Ей никогда, ни до, ни после, не приходилось испытывать столь мучительной боли, как в те секунды, когда она вернулась домой после похорон. Я этого не вынесу, думала она. Когда бы я ни пришла теперь домой, его здесь не будет. Никогда больше он не будет ждать меня. И никогда здесь не раздастся его смех. Я никогда больше не услышу его смеха. Никогда и нигде, думала она. Он часто смеялся. Как и его отец. Он тоже бывал в этой квартире. И он тоже мертв. И никогда, никогда в жизни мне не услышать больше их голосов, и я никогда, никогда, никогда их не увижу. Нигде!..

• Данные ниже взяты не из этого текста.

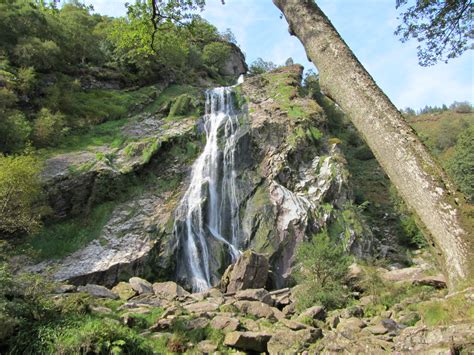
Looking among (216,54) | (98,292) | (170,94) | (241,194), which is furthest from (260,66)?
(98,292)

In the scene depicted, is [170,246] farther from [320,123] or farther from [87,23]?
[87,23]

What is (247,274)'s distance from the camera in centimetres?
1396

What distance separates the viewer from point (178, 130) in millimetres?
23578

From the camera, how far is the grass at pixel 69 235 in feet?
52.1

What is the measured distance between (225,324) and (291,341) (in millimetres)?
1596

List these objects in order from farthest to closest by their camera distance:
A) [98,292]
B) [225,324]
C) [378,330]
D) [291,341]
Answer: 1. [98,292]
2. [225,324]
3. [378,330]
4. [291,341]

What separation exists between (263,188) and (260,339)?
49.2 ft

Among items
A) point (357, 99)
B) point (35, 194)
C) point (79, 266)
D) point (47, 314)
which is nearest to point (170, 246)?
point (79, 266)

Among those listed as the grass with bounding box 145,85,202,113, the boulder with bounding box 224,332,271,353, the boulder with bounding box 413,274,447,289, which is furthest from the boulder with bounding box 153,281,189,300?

А эта квартира? Она для меня все равно что для зверя его нора, в которой он может укрыться, усталый или раненый, в смертельной тоске или очень голодный. Или при последнем издыхании. Или довольный удачной охотой. Или тем, что хорошо плыл, или в беге взапуски пришел впереди всей стаи. Сколько лет они посылали меня в командировки по всему свету, думала она, и я всегда возвращалась сюда и всегда была счастлива, так счастлива, услышав голос Пьера или его отца. Была счастлива, когда возвращалась под родной кров поздно ночью. Да, под родимый кров. Потому что это — моя родина, другой у меня нет. И если один из них уже спал, я садилась рядом и слушала его дыханье, дыханье отца или дыханье сына. Я потеряла мужа, потеряла сына, я никогда не увижу и не услышу их. И эта квартира больше не мое пристанище, пока что здесь мне все до боли знакомо, но все уже чуждо. У меня отняли все! И больше никогда не будет, как бывало прежде. Ни-ког-да. Самое страшное слово в мире. Страшнее, чем Гитлер.

Она переходила из комнаты в комнату, ее душу словно огнем выжгло. Господи, хоть бы я тоже умерла. В ее темных глазах застыли горе и боль, а еще — униженная покорность, тоска и одиночество. Одиночество жизни и смерти.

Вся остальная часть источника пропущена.